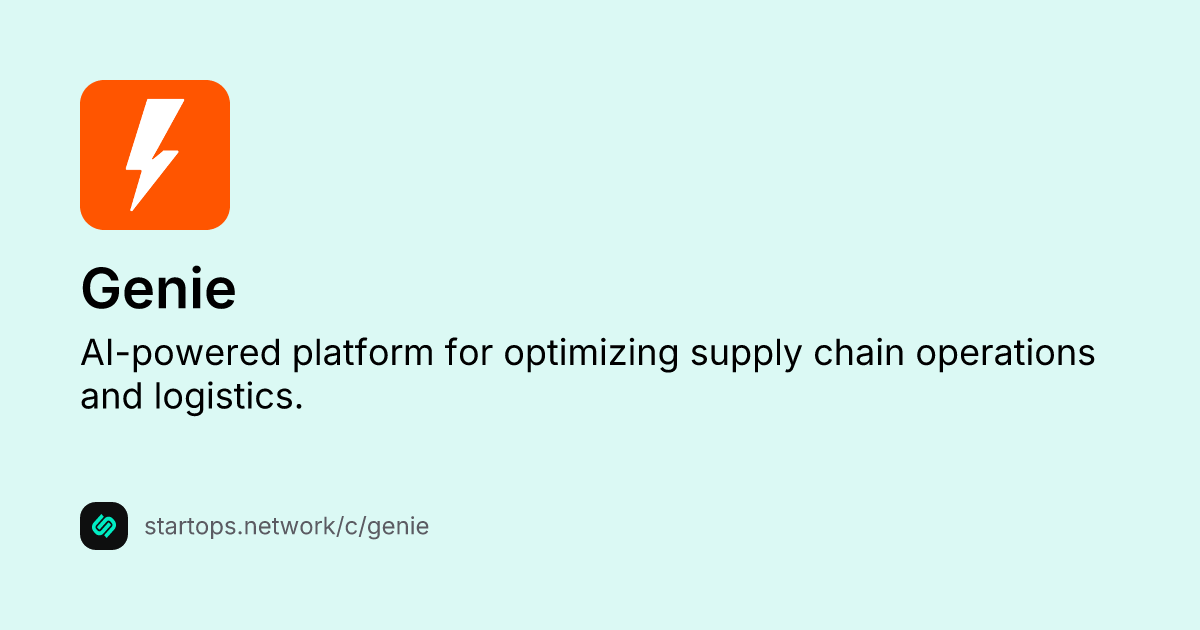 Genie

AI-powered platform for optimizing supply chain operations and logistics.

startops.network/c/genie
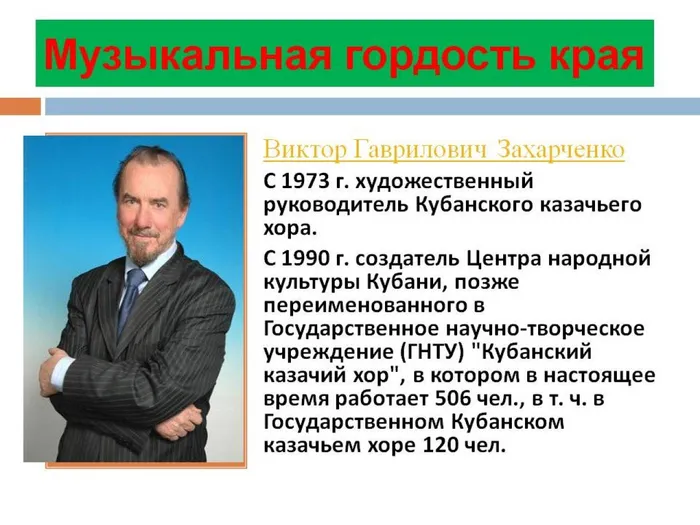 Музыкальная гордость края

Виктор Гаврилович Захарченко

С 1973 г. художественный руководитель Кубанского казачьего хора.

С 1990 г. создатель Центра народной культуры Кубани, позже переименованного в Государственное научно-творческое учреждение (ГНТУ) "Кубанский казачий хор", в котором в настоящее время работает 506 чел., в т. ч. в Государственном Кубанском казачьем хоре 120 чел.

+-------+

What the exercise asks
What you write must match the listing exactly, from the line with "startops.network/c/genie" up to and including the line with "С 1973 г. художественный". Pictures stay out.

Response to this task
startops.network/c/genie
 Музыкальная гордость края

Виктор Гаврилович Захарченко

С 1973 г. художественный руководитель Кубанского казачьего хора.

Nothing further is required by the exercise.